• Neurology · Aug 1994

    Review

    Dystonia after head trauma.

    • M S Lee, J O Rinne, A Ceballos-Baumann, P D Thompson, and C D Marsden.
    • University Department of Neurology, Institute of Neurology, Queen Square, London, UK.
    • Neurology. 1994 Aug 1;44(8):1374-8.

    AbstractDystonia is a rare consequence of head trauma.

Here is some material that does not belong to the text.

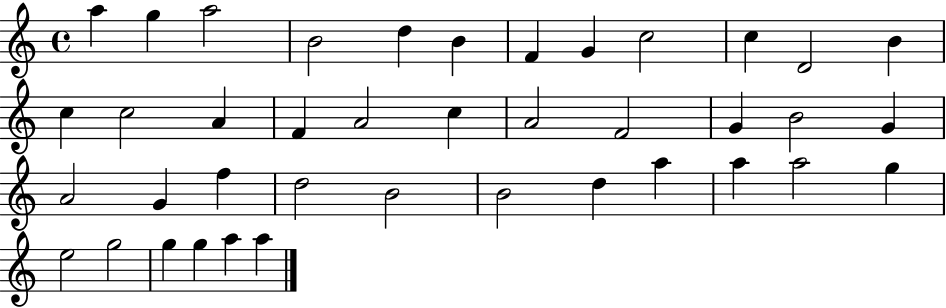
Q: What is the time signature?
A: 4/4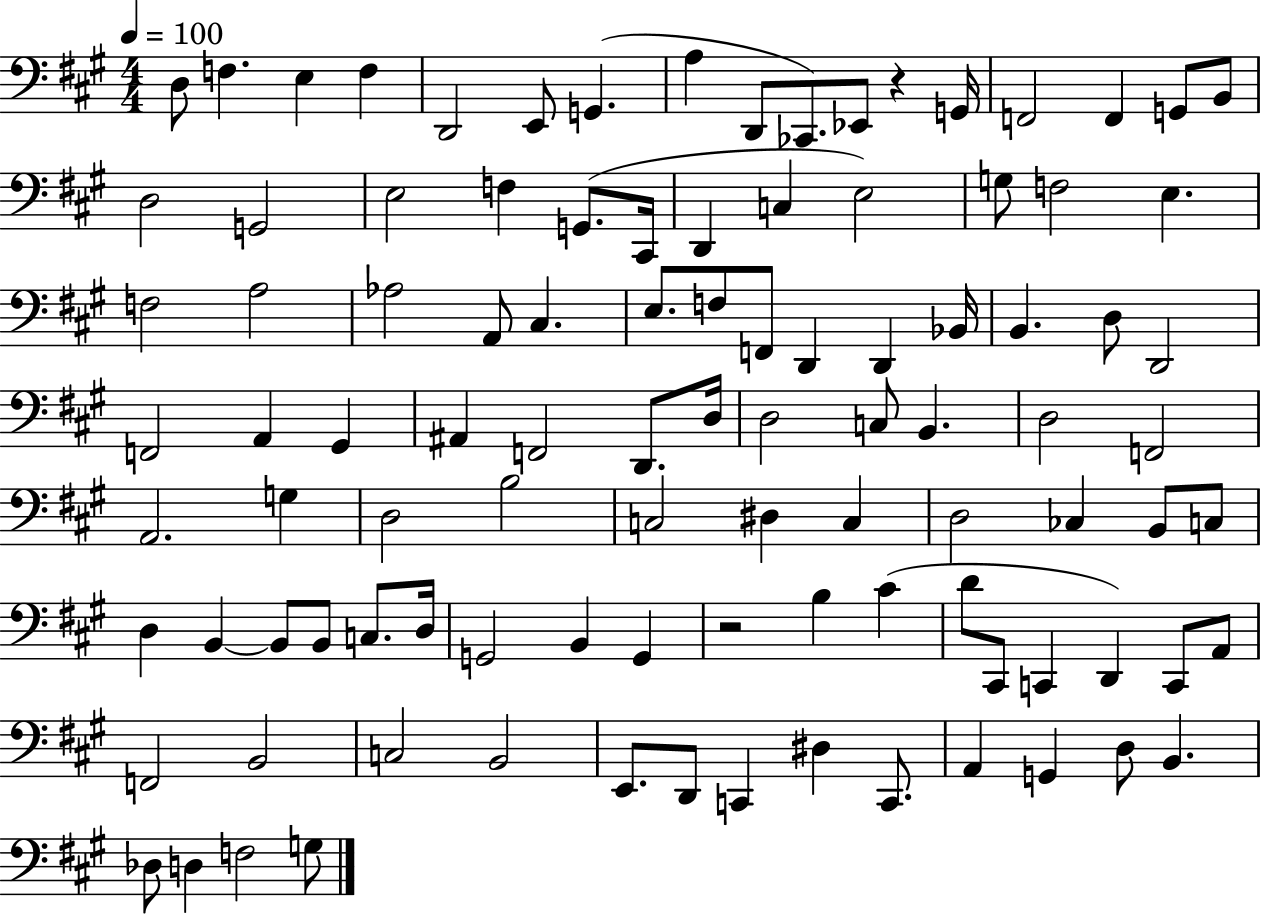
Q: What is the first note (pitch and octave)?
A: D3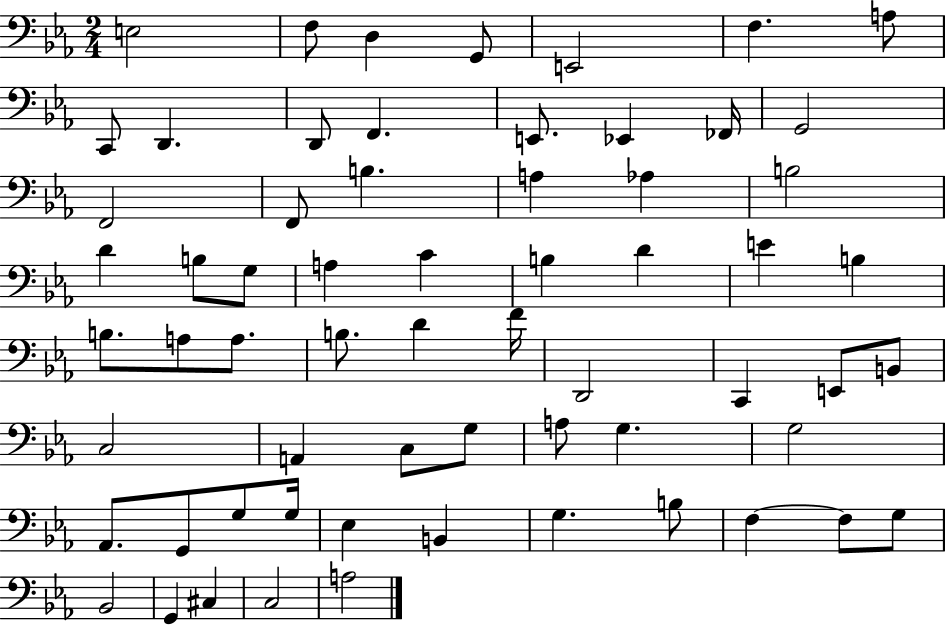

We describe 10 such cases and review 19 similar patients reported in the literature. Twenty-two of the 29 patients suffered head injury during the first or second decade of life. There was a variable delay between the head trauma and the onset of dystonia. In 18 cases with severe head injury, this interval (median, 18 months; range, 1 month to 9 years) was longer than in 11 cases with mild head injury (median, 14 days; range, 3 days to 5 years). In our series, nine of the 10 cases started as a focal dystonia and one as a hemidystonia. The dystonia progressed and spread over several months or years. Two cases remained as focal dystonias, but the others developed segmental, hemi-, multifocal, or generalized dystonia. On brain imaging studies (CT or MRI), the most frequent lesion site was in the contralateral basal ganglia or thalamus, but two cases had normal brain scans. Dysfunction of the lenticulothalamic neuronal circuit seems to be related to the development of dystonia following head trauma.